There, he told his staff in 1966, “I am still searching myself. I don’t have all the answers.” When they gathered a year later, five months before his assassination, it was clear to King that “the movement for social change has entered a time of temptation to despair.” He felt that temptation, too. Sensing they were running out of time, he said that mass civil disobedience was needed to spur more action in cities, in order to take on segregation and economic injustice beyond the South. He would remind them, “The great burden of this will be on you. . . . I can’t do it by myself.”
King offered his staff — and us, a nation still reluctant toward his last vision — a challenge. He knew the temptation to walk away, to save himself, but he concluded, “I'm not talking about some kind of superficial optimism which is little more than magic. I’m talking about that kind of hope that has an ‘in spite of’ quality.” To a reporter two days after the gathering, King declared, “We have got to confront the power structure massively.”
In an Atlanta retreat in January 1968, King said, “We live in a sick, neurotic nation. . . . And I don’t want to analyze anybody but myself.” Even as he moved through that time of lack of belief in himself, his staff loved and revered him. Yet they resisted now, often telling him his radical take on economic injustice was not only wrong but also bad strategy.
His anguished conclusion at his last retreat in Atlanta was simple yet excruciating: “Hope is the final refusal to give up.” King did not just assert this but also lived the belief, by continuing to put his body into his nation’s gun sights. His lack of answers did not keep him from his destiny — which was not fate so much as the result of his choice to show up, to keep on.
King realized his movement’s goals could no longer be as clear as desegregating lunch counters or gaining the right to register to vote. As early as 1966, King said at Howard University that the totality of society’s economic ways must be in their sights, and “not only will it mean the restructuring of the architecture of American society but it will cost the nation something. . . . If you want to call it the human rights struggle, that’s all right with me.” When it came time to put together a Poor People’s March, it would cost King everything.

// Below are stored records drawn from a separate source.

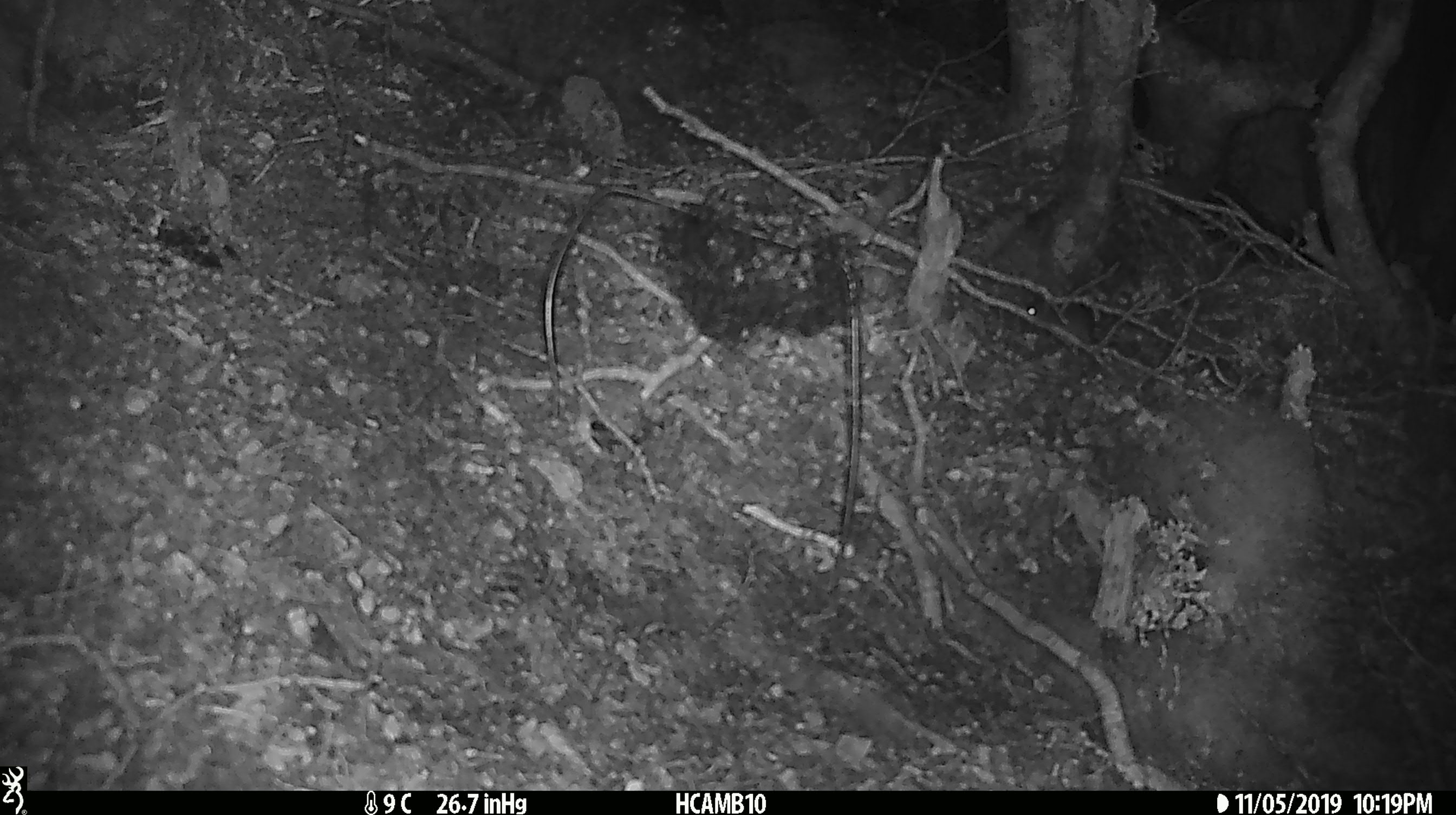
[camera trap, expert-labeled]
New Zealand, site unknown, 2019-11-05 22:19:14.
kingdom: Animalia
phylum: Chordata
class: Mammalia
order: Rodentia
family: Muridae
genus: Mus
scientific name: Mus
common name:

Fifty years later, it would look too familiar to the King of 1968 to see our continued economic inequality, hawkishness, backlash to civil rights gains, and racist violence from Charleston to Charlottesville. His response then was to resist exhaustion from the deluge of issues and to enlarge his work instead, hold firm his insistence.
Every era finds the King it needs. The version we need now is a King who pressed on through doubt to see a radical vision, as we must find one to match the challenges we face. King ran out of certainty but never faith.